On April 13th, Valinda Littlefield will discuss Clover, the Lillian Smith Award-winning first novel by Dori Sanders. “Clover, a black 10-year-old who is wise beyond her years, is devastated when her beloved father is killed in an automobile accident shortly after marrying Sara Kate, a white woman. With clear, simple vision, unencumbered by adult emotions and experiences, Clover learns to deal with death, dying, and racial relationships. Readers will appreciate the keen humor and the picture of Southern life related by a child through the customs, cooking, and culture. They will also get a sense of race relations in the 1980s. Those who enjoyed Scout in To Kill a Mockingbird and Will Tweedy in Cold Sassy Tree will love Clover.”—School Library Journal

“Dori Sanders was born in Filbert, York County…the eighth of ten children born to Marion Sylvester Sanders, a rural elementary school principal and landowner, and his wife, Cazetta Sylvia Patton…. Her family’s more than two-hundred-acre farm, where fourteen varieties of peaches are grown, is one of the oldest African American–owned farms in York County….

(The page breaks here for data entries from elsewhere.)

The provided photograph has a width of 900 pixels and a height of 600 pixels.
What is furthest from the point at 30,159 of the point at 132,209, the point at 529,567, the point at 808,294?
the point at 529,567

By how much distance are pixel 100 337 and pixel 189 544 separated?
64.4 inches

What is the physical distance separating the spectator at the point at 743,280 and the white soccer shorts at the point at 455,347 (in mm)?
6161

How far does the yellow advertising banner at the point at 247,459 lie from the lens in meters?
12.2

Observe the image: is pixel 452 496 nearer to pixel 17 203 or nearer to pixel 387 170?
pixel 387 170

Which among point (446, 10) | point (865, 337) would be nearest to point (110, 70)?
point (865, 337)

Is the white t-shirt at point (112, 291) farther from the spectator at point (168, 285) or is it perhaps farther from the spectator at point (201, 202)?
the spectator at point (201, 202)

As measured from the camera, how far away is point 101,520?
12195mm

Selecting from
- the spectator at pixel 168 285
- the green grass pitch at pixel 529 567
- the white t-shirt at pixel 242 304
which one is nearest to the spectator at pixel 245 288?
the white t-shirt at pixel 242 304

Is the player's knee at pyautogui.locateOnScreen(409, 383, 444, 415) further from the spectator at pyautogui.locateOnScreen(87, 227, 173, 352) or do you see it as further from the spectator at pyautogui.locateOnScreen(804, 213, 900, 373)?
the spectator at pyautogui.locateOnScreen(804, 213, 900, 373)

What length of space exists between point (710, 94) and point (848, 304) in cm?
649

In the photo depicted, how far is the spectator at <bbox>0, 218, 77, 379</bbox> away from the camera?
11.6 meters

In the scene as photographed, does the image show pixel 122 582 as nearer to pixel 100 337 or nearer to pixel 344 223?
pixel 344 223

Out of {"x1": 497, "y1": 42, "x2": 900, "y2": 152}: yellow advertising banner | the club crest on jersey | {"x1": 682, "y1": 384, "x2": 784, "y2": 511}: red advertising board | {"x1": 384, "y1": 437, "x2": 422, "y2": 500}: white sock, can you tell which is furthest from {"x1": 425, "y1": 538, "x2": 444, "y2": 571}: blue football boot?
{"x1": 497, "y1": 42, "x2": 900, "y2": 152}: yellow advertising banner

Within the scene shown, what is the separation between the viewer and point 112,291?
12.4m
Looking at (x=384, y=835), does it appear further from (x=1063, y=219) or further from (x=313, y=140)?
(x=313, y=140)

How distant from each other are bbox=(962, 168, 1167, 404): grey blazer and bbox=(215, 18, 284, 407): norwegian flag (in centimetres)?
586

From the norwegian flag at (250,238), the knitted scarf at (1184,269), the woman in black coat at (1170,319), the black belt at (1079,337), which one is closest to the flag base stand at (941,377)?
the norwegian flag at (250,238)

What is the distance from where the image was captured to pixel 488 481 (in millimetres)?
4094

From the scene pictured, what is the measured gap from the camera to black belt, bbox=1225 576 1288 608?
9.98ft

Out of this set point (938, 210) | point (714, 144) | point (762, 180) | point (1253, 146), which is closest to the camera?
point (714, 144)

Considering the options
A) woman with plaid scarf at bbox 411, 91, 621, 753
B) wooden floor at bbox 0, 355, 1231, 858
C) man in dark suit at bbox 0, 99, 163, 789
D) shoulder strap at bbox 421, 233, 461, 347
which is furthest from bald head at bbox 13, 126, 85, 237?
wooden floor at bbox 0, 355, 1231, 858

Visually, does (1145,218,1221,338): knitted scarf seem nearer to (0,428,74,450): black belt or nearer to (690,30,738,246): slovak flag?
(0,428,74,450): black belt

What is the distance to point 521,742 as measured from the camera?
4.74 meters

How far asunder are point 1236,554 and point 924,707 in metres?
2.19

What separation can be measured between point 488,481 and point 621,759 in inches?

“Her first published novel, Clover (1990), gave a child’s-eye view of racial differences in a fictional South Carolina town in the 1980s. When her father dies only hours after his interracial wedding, Clover is left with a white stepmother. The novel shows how stepmother and child are met with resentment by both races, but it also suggests that people can overcome the racial barriers of the rural and small-town South. The perceptive ten-year-old black girl resolves cultural and racial crises in the lives of several people. The lyrical and insightful novel drew rave reviews, stayed on the Washington Post bestseller list for ten weeks, and won the coveted Lillian Smith Book Award.”—Jan Nordby Gretlund, South Carolina Encyclopedia

About Our Presenter:

Valinda LittlefieldValinda Littlefield is the director of the African American Studies Program and an associate professor of history at the University of South Carolina, where she teaches course in African American history, women’s history, and the history of education. A member of the South Carolina Academy of Authors board of governors, Littlefield is coeditor of the three-volume series South Carolina Women: Their Lives and Times.